What's the difference between Alpha and Gamma and Tocopherol?
In order to answer the question correctly we need to review what Vitamin E is. Vitamin E is actually a family of essential fat-soluble nutrients that act as powerful antioxidants. In nature, there are eight substances that comprise vitamin E: alpha-, beta-, gamma- and delta- tocopherols; and alpha-, beta-, gamma- and delta- tocotrienols. The four different isomers (alpha, beta, gamma and delta) from both the tocopherol and tocotrienol groups all have different biological activities and potential therapeutic benefits.
Research shows that d-alpha-tocopherol has the highest bioavailability and is the standard against which all the others must be compared. This is the only natural form of Vitamin E that is measured in International Units (IU). Human blood and tissue contains much more alpha-tocopherol than gamma-tocopherol even though gamma-tocopherol is the predominant form of vitamin E in our diet. That is because the body has a special preferred transport mechanism for alpha-tocopherol.
Is there any research on Gamma-tocopherol’s health benefits?

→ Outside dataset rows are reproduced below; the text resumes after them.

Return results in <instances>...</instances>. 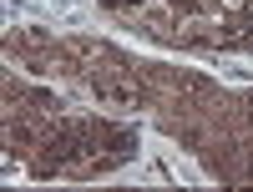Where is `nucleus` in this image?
Instances as JSON below:
<instances>
[{"instance_id":"obj_1","label":"nucleus","mask_w":253,"mask_h":192,"mask_svg":"<svg viewBox=\"0 0 253 192\" xmlns=\"http://www.w3.org/2000/svg\"><path fill=\"white\" fill-rule=\"evenodd\" d=\"M101 5H142V0H101Z\"/></svg>"}]
</instances>
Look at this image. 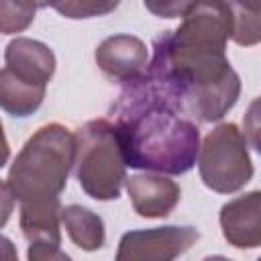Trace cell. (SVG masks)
<instances>
[{"label": "cell", "instance_id": "obj_1", "mask_svg": "<svg viewBox=\"0 0 261 261\" xmlns=\"http://www.w3.org/2000/svg\"><path fill=\"white\" fill-rule=\"evenodd\" d=\"M110 114L128 167L165 175L188 173L200 153L196 120L157 100L141 77L124 84Z\"/></svg>", "mask_w": 261, "mask_h": 261}, {"label": "cell", "instance_id": "obj_2", "mask_svg": "<svg viewBox=\"0 0 261 261\" xmlns=\"http://www.w3.org/2000/svg\"><path fill=\"white\" fill-rule=\"evenodd\" d=\"M75 163V133L59 122L37 128L14 157L4 188L20 202L57 198Z\"/></svg>", "mask_w": 261, "mask_h": 261}, {"label": "cell", "instance_id": "obj_3", "mask_svg": "<svg viewBox=\"0 0 261 261\" xmlns=\"http://www.w3.org/2000/svg\"><path fill=\"white\" fill-rule=\"evenodd\" d=\"M126 157L118 128L108 118L84 122L75 130V179L86 196L108 202L126 184Z\"/></svg>", "mask_w": 261, "mask_h": 261}, {"label": "cell", "instance_id": "obj_4", "mask_svg": "<svg viewBox=\"0 0 261 261\" xmlns=\"http://www.w3.org/2000/svg\"><path fill=\"white\" fill-rule=\"evenodd\" d=\"M245 133L234 122L214 126L202 141L198 171L206 188L216 194H234L253 177V161Z\"/></svg>", "mask_w": 261, "mask_h": 261}, {"label": "cell", "instance_id": "obj_5", "mask_svg": "<svg viewBox=\"0 0 261 261\" xmlns=\"http://www.w3.org/2000/svg\"><path fill=\"white\" fill-rule=\"evenodd\" d=\"M20 230L29 243V261H69L61 251V202L57 198H43L20 202Z\"/></svg>", "mask_w": 261, "mask_h": 261}, {"label": "cell", "instance_id": "obj_6", "mask_svg": "<svg viewBox=\"0 0 261 261\" xmlns=\"http://www.w3.org/2000/svg\"><path fill=\"white\" fill-rule=\"evenodd\" d=\"M200 232L194 226H157L124 232L118 241V261H171L184 255Z\"/></svg>", "mask_w": 261, "mask_h": 261}, {"label": "cell", "instance_id": "obj_7", "mask_svg": "<svg viewBox=\"0 0 261 261\" xmlns=\"http://www.w3.org/2000/svg\"><path fill=\"white\" fill-rule=\"evenodd\" d=\"M94 59L110 82L128 84L147 71L149 49L135 35H112L96 47Z\"/></svg>", "mask_w": 261, "mask_h": 261}, {"label": "cell", "instance_id": "obj_8", "mask_svg": "<svg viewBox=\"0 0 261 261\" xmlns=\"http://www.w3.org/2000/svg\"><path fill=\"white\" fill-rule=\"evenodd\" d=\"M133 210L143 218H165L181 200V188L165 173L145 171L126 177Z\"/></svg>", "mask_w": 261, "mask_h": 261}, {"label": "cell", "instance_id": "obj_9", "mask_svg": "<svg viewBox=\"0 0 261 261\" xmlns=\"http://www.w3.org/2000/svg\"><path fill=\"white\" fill-rule=\"evenodd\" d=\"M222 237L234 249L261 247V190L232 198L218 214Z\"/></svg>", "mask_w": 261, "mask_h": 261}, {"label": "cell", "instance_id": "obj_10", "mask_svg": "<svg viewBox=\"0 0 261 261\" xmlns=\"http://www.w3.org/2000/svg\"><path fill=\"white\" fill-rule=\"evenodd\" d=\"M4 69L24 82L47 86L55 73V55L37 39L16 37L4 49Z\"/></svg>", "mask_w": 261, "mask_h": 261}, {"label": "cell", "instance_id": "obj_11", "mask_svg": "<svg viewBox=\"0 0 261 261\" xmlns=\"http://www.w3.org/2000/svg\"><path fill=\"white\" fill-rule=\"evenodd\" d=\"M61 224L67 230L71 243L80 247L82 251H98L104 247L106 241V230H104V220L100 214L94 210L80 206V204H69L61 208Z\"/></svg>", "mask_w": 261, "mask_h": 261}, {"label": "cell", "instance_id": "obj_12", "mask_svg": "<svg viewBox=\"0 0 261 261\" xmlns=\"http://www.w3.org/2000/svg\"><path fill=\"white\" fill-rule=\"evenodd\" d=\"M45 92H47V86L24 82L2 67V71H0V104L6 114L16 116V118L31 116L43 104Z\"/></svg>", "mask_w": 261, "mask_h": 261}, {"label": "cell", "instance_id": "obj_13", "mask_svg": "<svg viewBox=\"0 0 261 261\" xmlns=\"http://www.w3.org/2000/svg\"><path fill=\"white\" fill-rule=\"evenodd\" d=\"M35 0H0V31L2 35L22 33L31 27L37 12Z\"/></svg>", "mask_w": 261, "mask_h": 261}, {"label": "cell", "instance_id": "obj_14", "mask_svg": "<svg viewBox=\"0 0 261 261\" xmlns=\"http://www.w3.org/2000/svg\"><path fill=\"white\" fill-rule=\"evenodd\" d=\"M120 0H55L53 10L71 20L106 16L118 8Z\"/></svg>", "mask_w": 261, "mask_h": 261}, {"label": "cell", "instance_id": "obj_15", "mask_svg": "<svg viewBox=\"0 0 261 261\" xmlns=\"http://www.w3.org/2000/svg\"><path fill=\"white\" fill-rule=\"evenodd\" d=\"M234 10V29H232V41L241 47H253L261 43V12L243 10L239 6H232Z\"/></svg>", "mask_w": 261, "mask_h": 261}, {"label": "cell", "instance_id": "obj_16", "mask_svg": "<svg viewBox=\"0 0 261 261\" xmlns=\"http://www.w3.org/2000/svg\"><path fill=\"white\" fill-rule=\"evenodd\" d=\"M143 4L157 18H184L196 0H143Z\"/></svg>", "mask_w": 261, "mask_h": 261}, {"label": "cell", "instance_id": "obj_17", "mask_svg": "<svg viewBox=\"0 0 261 261\" xmlns=\"http://www.w3.org/2000/svg\"><path fill=\"white\" fill-rule=\"evenodd\" d=\"M243 130L249 147H253L261 155V96L249 104L243 116Z\"/></svg>", "mask_w": 261, "mask_h": 261}, {"label": "cell", "instance_id": "obj_18", "mask_svg": "<svg viewBox=\"0 0 261 261\" xmlns=\"http://www.w3.org/2000/svg\"><path fill=\"white\" fill-rule=\"evenodd\" d=\"M232 6H239L243 10H251V12H261V0H228Z\"/></svg>", "mask_w": 261, "mask_h": 261}, {"label": "cell", "instance_id": "obj_19", "mask_svg": "<svg viewBox=\"0 0 261 261\" xmlns=\"http://www.w3.org/2000/svg\"><path fill=\"white\" fill-rule=\"evenodd\" d=\"M35 2H37L39 8H47V6H53L55 0H35Z\"/></svg>", "mask_w": 261, "mask_h": 261}]
</instances>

Research suggests its configuration enables it to better trap and quench reactive nitrogen oxide species (RNOS) such as peroxynitrate and nitrogen dioxide. These dangerous free radical compounds are formed in excess during an inflammatory episode. The structure of alpha-tocopherol does not allow it to bind these nitrogen compounds. Gamma-tocopherol’s ability to provide protection against these damaging RNOS makes it an extremely important weapon to protect cardiovascular health, brain tissue and normal cellular functions.
Gamma-tocopherol has been researched at the University of California, Berkeley and Children’s Hospital Oakland Institute and shown to have a COX-2 (cyclo-oxygenase 2) inhibitory effect on human epithelial cells, as well as the ability to inhibit PGE2 ( prostaglandin E-2) synthesis.
COX-2 is the bad guy enzyme that is found mainly in inflammatory conditions and generates the production of pro-inflammatory prostaglandins involved in cellular damage. By inhibiting COX-2 activity, gamma-tocopherol plays an important role in protecting the body.
What are tocotrienols?
Tocotrienols are the cousins of tocopherols that exhibit vitamin E antioxidant activity. Their chemical structure is different in that they have an unsaturated side-chain rather than the saturated side-chain of tocopherols. The unique molecular structure of tocotrienols allows them to be more efficiently and uniformly distributed into cell membranes and tissues that are high in unsaturated fatty acids, such as the brain and liver.
Plant oils are the best sources of both tocotrienols and tocopherols. Virgin palm oil is the best single source of tocotrienols, providing the four isomers, alpha-, beta-, gamma- and delta. Although some studies performed on animals and humans have shown that certain tocotrienols have an ability to inhibit oxidation of LDL cholesterol, help regulate cholesterol production, and inhibit certain abnormal cell line growth, more clinical research is needed to validate the findings and translate them into a specific dose response.